The main one is aquifer depletion. The consumptive vs withdrawal argument mostly holds water, but consumptive is a sliding scale. Evaporative cooling for data centers is solidly at the far ‘truly consumptive’ end of that scale because the consumed water will not reenter the local watershed. That’s problematic because aquifers are very slow to refill. So this is genuinely a concern in water stressed areas.
The other is the weak growth model. I suspect we’re only going to see faster and faster growth of data centers in coming years, making the consumption there more exponential than linear. Meanwhile the majority of the other consumptive consumers are strongly tied to demographics and population growth is slowing everywhere. For example agricultural water use in the US has held steady or even declined in recent years.
In fairness, part of that agricultural decline in use is from advancement in technology and methodology and we’ll likely see the same with data centers, but those numbers are unpredictable.
On the whole I agree that the concern over data centers in terms of water (and electricity) usage is overblown to an extent, but I think we do need to pay closer attention to the points that actually matter when looking at the situation.
shepherdjerred•1h ago
This article feels a bit biased and I would love to see HN's take.
alterom•42m ago
The AI water usage is a real problem because AI datacenters are effectively unregulated.
Yes, a car factory would be expected to use water, which is why we have environmental regulations in place.
"Lagging behind in AI" is treated as a national emergency which warrants forgetting about regulations.
This isn't some sort of quirk or accident; it's very much created by people writing headlines lie "The AI water issue is fake".
The following are symptomatic and typical:
- 800 data center approved in spite of vehement protests of the locals [1]
- Data center blatantly violates water regulations. When it comes to light, administration refuses to do anything about it [2]
- Data center gets constructed in historically disadvantaged / redlined areas disproportionately and adversely affecting Black people. Air quality drops. Nothing is done about it [3]

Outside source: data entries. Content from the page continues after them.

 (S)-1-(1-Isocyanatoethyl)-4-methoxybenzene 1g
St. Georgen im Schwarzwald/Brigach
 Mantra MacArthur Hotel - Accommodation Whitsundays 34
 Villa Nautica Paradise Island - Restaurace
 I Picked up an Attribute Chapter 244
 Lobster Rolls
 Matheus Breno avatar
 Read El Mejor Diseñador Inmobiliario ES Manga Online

The AI water issue is indeed a red herring, because it is a part of a larger issue of the AI industry having free reign over anything that's deemed necessary for its existence.

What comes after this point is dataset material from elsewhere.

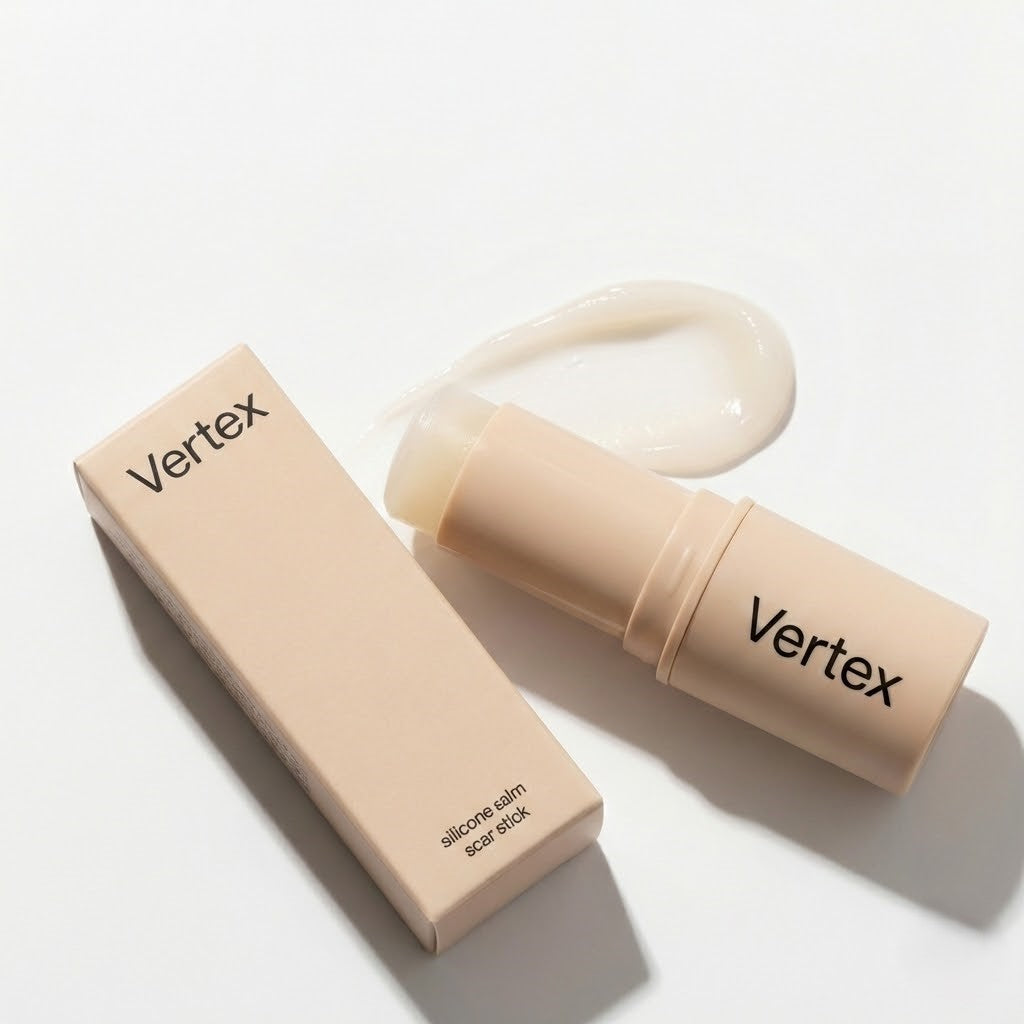 Vertex™ Silicone Scar Stick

The impact on people's lives and health is real. To say that the issue is "fake" is disingenuous at best, disinformation at worst.
[1] https://www.yahoo.com/news/articles/800-acre-data-center-app...
[2] https://www.tomshardware.com/tech-industry/georgia-data-cent...
[3] https://islandpress.medium.com/data-centers-threaten-black-c...
cess11•38m ago
The author is financed by some 'effective altruism' cultists operating a supposedly philantropic fund.
For a less partisan article on the same topic, this one might be worthwhile to you:
https://www.lincolninst.edu/publications/land-lines-magazine...
The problems with 'data centers for AI' don't stop at water consumption, which is absolutely a real risk in some cases due to the relevant corporations having a knack for finding areas with really small or stressed aquifers and building there.
It's also somewhat common to skirt or just straight up abuse legal protections against corporate tyranny, e.g. by running noisy or polluting turbines.
Then the idea itself to eradicate the Internet and put everyone behind a SaaS database intermediary should be quite unpalatable to any sane and freedom loving person. Especially since these databases obviously make quite a lot of people insane or otherwise mentally disabled, including prominent figures in the movement to push this through.